Я разбивала лоб, я мучительно входила в труды вождя, в этот признанный гигант мысли, но ничего, решительно ничего не могла позаимствовать, ибо мой ум, оказывается, был далеко не послушен и не устремлялся за умами авторитетными, но не только сомневался, но отвергал с позиции своих наработанных и природных принципов и установок. Ленин – не выручил меня, как и Карл Маркс, как и труды многих философов. Ничьи крылатые высказывания, мысли, опыт не могли прижиться, усвоиться, взяться за основу. Мир никак не собирался упрощаться до уровня моего ума и подавать свою истину через умы другие. Я никуда не могла сдвинуться с трех незыблемых китов, которые, отметя все остальное, так и остались единственной моей мерой – это нравственность, любовь к людям и добросовестный труд. На этом я стояла сама и через это и к этому устремляла своих героев. Такова была моя суть, Богом данная. На самом деле, -достаточно бедный мой скарб, на котором далеко в понимании жизни и своего места в ней не уедешь.
Но все же, эта основа была обещающая, умиротворяющая, радостная и окрыляющая, дающая правильное направление мысли и деяний. Человеческое общение могло привнести в меня очень большую радость и неизмеримое страдание, ибо пустота слов часто перевешивалась многими видами человеческой нечистоплотности. И все же, много раз битая людьми, я доброе слово ценила и в великом внутреннем блаженстве и с благодарностью принимала его. Стоило человеку сделать милость и заговорить со мной – и все мое сердце принадлежало ему. Я теряла гнев, раздражительность, я была просто благодарна. Но вопросы нравственности здесь свое никак не теряли, ибо с этой любовью уживалась и строгость, и принципиальность, а ум почему-то всегда давал мне хорошую речь, защищающую мои основы.
По сути, я была несобранным целым, неразвитым, посшибавшим жизненные верхушки едва, от чего можно было бы много раз сокрушаться, бичевать себя и паниковать, если бы я могла хоть на миг осознать это свое истинное положение. Пожалуй, при такой великой недоработке себя, в таком неутешительном полуфабрикате я предстала пред вратами школы, буквально была прижата к этим вратам судьбой так, что и сделать шаг в сторону решительно не могла, ибо разум рисовал свои нескончаемые плюсы, суть моя рвалась хоть в чем-то выразиться, нравственность – получать деньги за труд немалый, а на ясный ум мне там точно нечего было делать в своей раздробленности и полнейшей неготовности во всех направлениях.

## Исходные данные
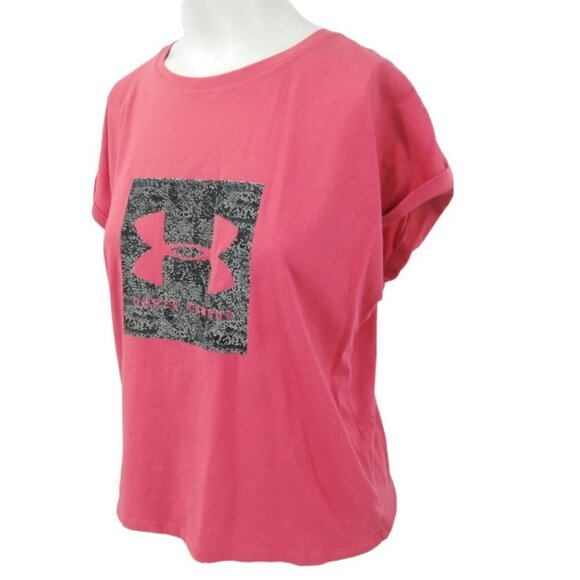 Under Armour Loose Fit Cropped Graphic T-Shirt Size S Cuffed Short Sleeve Coral - Picture 5 of 11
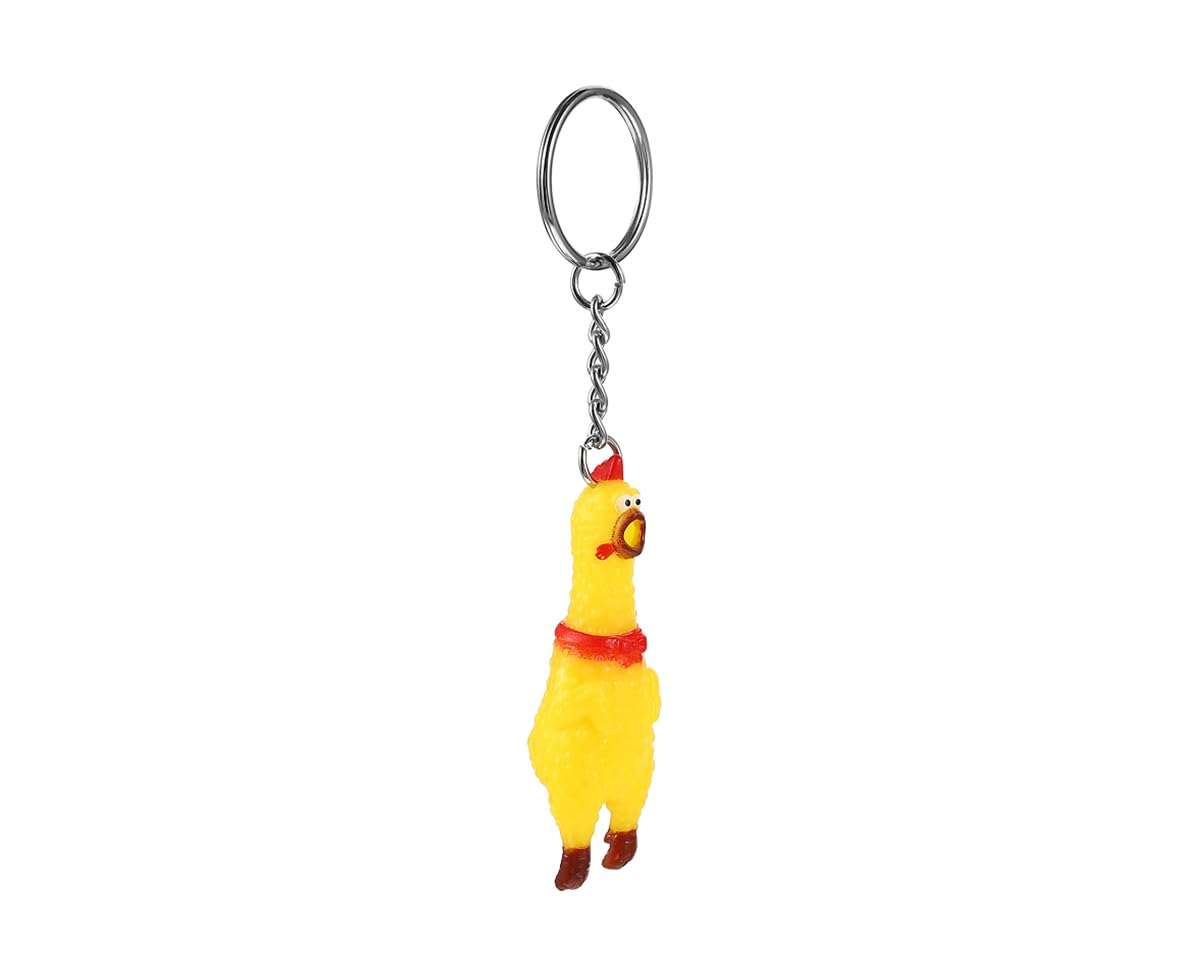 Yellow Shrilling Screaming Chicken Keychain, Mini Rubber Squeeze Screaming Chicken Car Keychain Prank Key Chain Novelty for Bags Keys Phones Keyrings Novelty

## Задания для выполнения
a – Изложите отрывок о жизненных принципах в двух предложениях.
b – Допишите следующую часть отрывка о жизненных принципах, начиная сразу после его последнего предложения.

## Результаты
a – Ни труды Ленина, ни Карл Маркс, ни другие философы не дают автору опоры, и единственной мерой остаются три незыблемых кита: нравственность, любовь к людям и добросовестный труд. С этой бедной, но обещающей основой, при которой доброе слово принимается с благодарностью, автор в полной неготовности оказывается прижатым судьбой к вратам школы.

b –
В школу надо идти с миром в себе, осознавая себя, пусть даже в иллюзии, цельной натурой, без лишних устремлений и особых философий, дабы не ломать другие слабые и зависимые от тебя умы, твердо стоя на материальной платформе и никак не держать в уме высоты запредельные, не имеющие к школе никакого отношения.
Нужно быть, по крайней мере, земным человеком, чтобы отдавать земное. И все же Бог привел меня всего лишь к подножию того, что было моей долгой и неисчерпаемой мечтой, к всего лишь подножию наук, к началу всех начал... Вообще, странно. Я мечтала, изнутри получала великие посылы к великому научному труду, ибо насладилась этим нектаром уже со школьной скамьи, изобретая формулы собственного производства и не зная альтернативы великой внутренней работы поиска, буквально счастья от внутреннего напряжения и логики, и торжества удач и неудач… Но и, с другой стороны, потерпев великое фиаско, когда неведомая сила буквально оттащила меня от этого рая точных наук и заставила познавать жизнь, колеся по стране и постигая другие истины через свое собственное тело, ум и разум, где этим формулам или самозабвенному интеллектуальному труду не оставалось места никак, я оказалась снова там, с чего начинала…
Но и Бог не все отбирал. Писала же в итоге книгу… Но школа. Мельчайшие из высочайших знаний… Никакого тебе внутреннего особого самоуглубления, никакого наслаждения от сосредоточенности и поисков, от высокого процесса творения, изумительно красивого, тончайшего, где гамма чувств непередаваема в своей силе, внутренних эмоциональных всплесках, но, напротив, абсолютный выход из себя во вне, постижение себя… через такой труд. Достаточно многогранные возможности себя проявить. Но никак не хотелось выходить из себя, пусть все во вне дергает постоянно, но выволочь себя из себя… Да ни в жизнь. Если бы сама.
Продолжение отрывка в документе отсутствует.